— start —
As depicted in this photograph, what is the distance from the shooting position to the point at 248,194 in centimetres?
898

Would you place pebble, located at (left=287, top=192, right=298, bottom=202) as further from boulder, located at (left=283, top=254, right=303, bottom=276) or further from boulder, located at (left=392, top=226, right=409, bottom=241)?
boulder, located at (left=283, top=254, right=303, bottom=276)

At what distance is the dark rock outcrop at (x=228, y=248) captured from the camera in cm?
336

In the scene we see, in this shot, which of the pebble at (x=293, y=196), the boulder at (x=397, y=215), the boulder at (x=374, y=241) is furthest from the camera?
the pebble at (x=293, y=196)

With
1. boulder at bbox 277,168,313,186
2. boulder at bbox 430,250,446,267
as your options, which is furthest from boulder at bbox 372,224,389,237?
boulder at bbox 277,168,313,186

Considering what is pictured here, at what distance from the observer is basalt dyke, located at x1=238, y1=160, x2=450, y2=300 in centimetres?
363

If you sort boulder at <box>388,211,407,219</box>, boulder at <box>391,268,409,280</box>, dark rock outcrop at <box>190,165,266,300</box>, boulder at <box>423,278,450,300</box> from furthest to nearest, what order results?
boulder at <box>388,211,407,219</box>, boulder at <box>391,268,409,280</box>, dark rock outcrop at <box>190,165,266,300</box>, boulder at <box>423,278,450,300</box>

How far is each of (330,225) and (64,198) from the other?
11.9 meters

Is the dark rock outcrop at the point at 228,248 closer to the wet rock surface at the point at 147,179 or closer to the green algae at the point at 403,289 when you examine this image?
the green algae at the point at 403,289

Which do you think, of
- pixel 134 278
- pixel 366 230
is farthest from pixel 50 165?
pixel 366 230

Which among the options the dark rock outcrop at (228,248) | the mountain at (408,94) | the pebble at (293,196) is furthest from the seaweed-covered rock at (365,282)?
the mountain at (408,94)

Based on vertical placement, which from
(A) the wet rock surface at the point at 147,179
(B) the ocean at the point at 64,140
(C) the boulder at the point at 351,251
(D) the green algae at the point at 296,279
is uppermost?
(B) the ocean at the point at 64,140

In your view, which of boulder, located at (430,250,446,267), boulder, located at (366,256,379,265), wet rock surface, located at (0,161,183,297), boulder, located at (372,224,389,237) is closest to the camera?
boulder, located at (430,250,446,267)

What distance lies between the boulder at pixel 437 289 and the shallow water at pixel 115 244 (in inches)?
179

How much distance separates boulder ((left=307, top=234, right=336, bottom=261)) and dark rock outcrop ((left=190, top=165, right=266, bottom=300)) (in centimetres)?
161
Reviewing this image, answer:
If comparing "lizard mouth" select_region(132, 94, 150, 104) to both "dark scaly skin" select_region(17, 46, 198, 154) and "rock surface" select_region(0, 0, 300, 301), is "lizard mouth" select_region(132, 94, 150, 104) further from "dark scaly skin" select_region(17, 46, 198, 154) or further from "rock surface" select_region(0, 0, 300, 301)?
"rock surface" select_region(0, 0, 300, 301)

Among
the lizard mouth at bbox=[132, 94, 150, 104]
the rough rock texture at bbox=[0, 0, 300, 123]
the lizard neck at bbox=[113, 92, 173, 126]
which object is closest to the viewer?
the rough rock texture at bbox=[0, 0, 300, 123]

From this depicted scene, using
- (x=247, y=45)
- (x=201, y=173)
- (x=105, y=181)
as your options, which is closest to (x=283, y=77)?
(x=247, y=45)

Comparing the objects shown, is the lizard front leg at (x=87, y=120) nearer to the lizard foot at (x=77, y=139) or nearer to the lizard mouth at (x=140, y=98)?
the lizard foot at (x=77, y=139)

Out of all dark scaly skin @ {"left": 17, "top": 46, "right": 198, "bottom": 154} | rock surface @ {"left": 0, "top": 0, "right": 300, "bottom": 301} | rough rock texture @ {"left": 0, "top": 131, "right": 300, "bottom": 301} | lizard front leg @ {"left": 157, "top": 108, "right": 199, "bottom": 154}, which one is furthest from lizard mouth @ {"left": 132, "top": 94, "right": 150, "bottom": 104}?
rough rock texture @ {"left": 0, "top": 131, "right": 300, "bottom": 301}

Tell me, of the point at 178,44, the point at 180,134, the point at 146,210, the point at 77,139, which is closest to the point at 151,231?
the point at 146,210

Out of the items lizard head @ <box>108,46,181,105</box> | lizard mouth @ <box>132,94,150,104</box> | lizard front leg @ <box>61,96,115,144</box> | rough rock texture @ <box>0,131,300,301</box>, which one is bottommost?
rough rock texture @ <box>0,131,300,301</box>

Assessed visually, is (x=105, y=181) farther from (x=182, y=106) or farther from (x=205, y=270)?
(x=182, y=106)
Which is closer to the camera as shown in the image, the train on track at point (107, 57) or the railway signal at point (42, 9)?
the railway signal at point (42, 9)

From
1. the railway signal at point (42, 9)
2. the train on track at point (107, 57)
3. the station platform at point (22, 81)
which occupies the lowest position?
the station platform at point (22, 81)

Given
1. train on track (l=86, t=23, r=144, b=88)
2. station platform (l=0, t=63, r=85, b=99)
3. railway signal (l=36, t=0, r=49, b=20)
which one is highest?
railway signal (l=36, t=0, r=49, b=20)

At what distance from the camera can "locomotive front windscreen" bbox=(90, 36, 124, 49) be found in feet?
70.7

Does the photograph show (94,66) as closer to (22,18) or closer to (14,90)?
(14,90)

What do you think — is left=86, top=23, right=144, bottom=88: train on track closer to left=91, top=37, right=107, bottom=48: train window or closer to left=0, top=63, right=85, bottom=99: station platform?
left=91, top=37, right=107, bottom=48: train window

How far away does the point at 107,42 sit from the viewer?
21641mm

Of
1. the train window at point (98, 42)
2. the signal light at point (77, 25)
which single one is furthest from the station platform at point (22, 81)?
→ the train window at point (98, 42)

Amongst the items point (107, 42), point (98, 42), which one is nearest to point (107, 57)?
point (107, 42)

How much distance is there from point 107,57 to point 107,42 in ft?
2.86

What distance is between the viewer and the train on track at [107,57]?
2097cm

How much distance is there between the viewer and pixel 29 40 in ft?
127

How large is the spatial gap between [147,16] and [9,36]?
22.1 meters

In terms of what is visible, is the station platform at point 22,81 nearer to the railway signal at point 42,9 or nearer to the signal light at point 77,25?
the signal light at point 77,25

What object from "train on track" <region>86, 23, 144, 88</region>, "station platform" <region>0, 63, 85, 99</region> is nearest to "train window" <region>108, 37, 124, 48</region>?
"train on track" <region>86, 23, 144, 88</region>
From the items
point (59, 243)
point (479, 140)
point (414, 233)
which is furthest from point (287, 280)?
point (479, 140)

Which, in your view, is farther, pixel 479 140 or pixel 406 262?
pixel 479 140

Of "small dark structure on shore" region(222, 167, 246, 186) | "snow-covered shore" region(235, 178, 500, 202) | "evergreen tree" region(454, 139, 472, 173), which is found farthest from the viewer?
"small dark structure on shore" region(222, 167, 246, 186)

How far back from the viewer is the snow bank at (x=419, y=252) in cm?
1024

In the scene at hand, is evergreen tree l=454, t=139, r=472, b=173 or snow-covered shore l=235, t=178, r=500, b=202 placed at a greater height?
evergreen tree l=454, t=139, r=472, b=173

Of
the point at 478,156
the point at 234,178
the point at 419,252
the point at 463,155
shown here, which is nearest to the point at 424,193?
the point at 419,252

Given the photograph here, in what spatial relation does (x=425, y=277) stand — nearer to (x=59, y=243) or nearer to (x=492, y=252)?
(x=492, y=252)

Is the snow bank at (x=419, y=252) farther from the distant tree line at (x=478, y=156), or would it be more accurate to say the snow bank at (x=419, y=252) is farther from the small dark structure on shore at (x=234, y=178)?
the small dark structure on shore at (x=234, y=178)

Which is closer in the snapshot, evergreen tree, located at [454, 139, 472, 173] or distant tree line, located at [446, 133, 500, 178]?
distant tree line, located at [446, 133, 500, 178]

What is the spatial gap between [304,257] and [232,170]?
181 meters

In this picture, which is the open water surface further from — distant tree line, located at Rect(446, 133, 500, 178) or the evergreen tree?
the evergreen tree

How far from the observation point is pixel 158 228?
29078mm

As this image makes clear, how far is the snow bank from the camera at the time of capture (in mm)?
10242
— end —
- **Set task**: Reproduce verbatim the lines above, from the line containing "What object from" through the end of the records.

- **Completed task**:
What object from "train on track" <region>86, 23, 144, 88</region>, "station platform" <region>0, 63, 85, 99</region> is nearest to "train window" <region>108, 37, 124, 48</region>?
"train on track" <region>86, 23, 144, 88</region>
From the items
point (59, 243)
point (479, 140)
point (414, 233)
which is furthest from point (287, 280)?
point (479, 140)

Which, in your view, is farther, pixel 479 140 or pixel 406 262?
pixel 479 140

Of "small dark structure on shore" region(222, 167, 246, 186) | "snow-covered shore" region(235, 178, 500, 202) | "evergreen tree" region(454, 139, 472, 173), which is found farthest from the viewer?
"small dark structure on shore" region(222, 167, 246, 186)

How far back from the viewer is the snow bank at (x=419, y=252) in cm?
1024

In the scene at hand, is evergreen tree l=454, t=139, r=472, b=173 or snow-covered shore l=235, t=178, r=500, b=202 placed at a greater height?
evergreen tree l=454, t=139, r=472, b=173

Of
the point at 478,156
the point at 234,178
the point at 419,252
the point at 463,155
shown here, which is nearest to the point at 424,193?
the point at 419,252

Given the photograph here, in what spatial relation does (x=425, y=277) stand — nearer to (x=59, y=243) or nearer to (x=492, y=252)?
(x=492, y=252)

Is the snow bank at (x=419, y=252) farther from the distant tree line at (x=478, y=156), or would it be more accurate to say the snow bank at (x=419, y=252) is farther from the small dark structure on shore at (x=234, y=178)?
the small dark structure on shore at (x=234, y=178)

Which is closer in the snapshot, evergreen tree, located at [454, 139, 472, 173] or distant tree line, located at [446, 133, 500, 178]?
distant tree line, located at [446, 133, 500, 178]

What is the spatial gap between [304,257] and [232,170]?
181 meters

In this picture, which is the open water surface further from — distant tree line, located at Rect(446, 133, 500, 178) or the evergreen tree?
the evergreen tree

How far from the observation point is pixel 158 228?
29078mm

As this image makes clear, how far is the snow bank from the camera at the time of capture (in mm)?
10242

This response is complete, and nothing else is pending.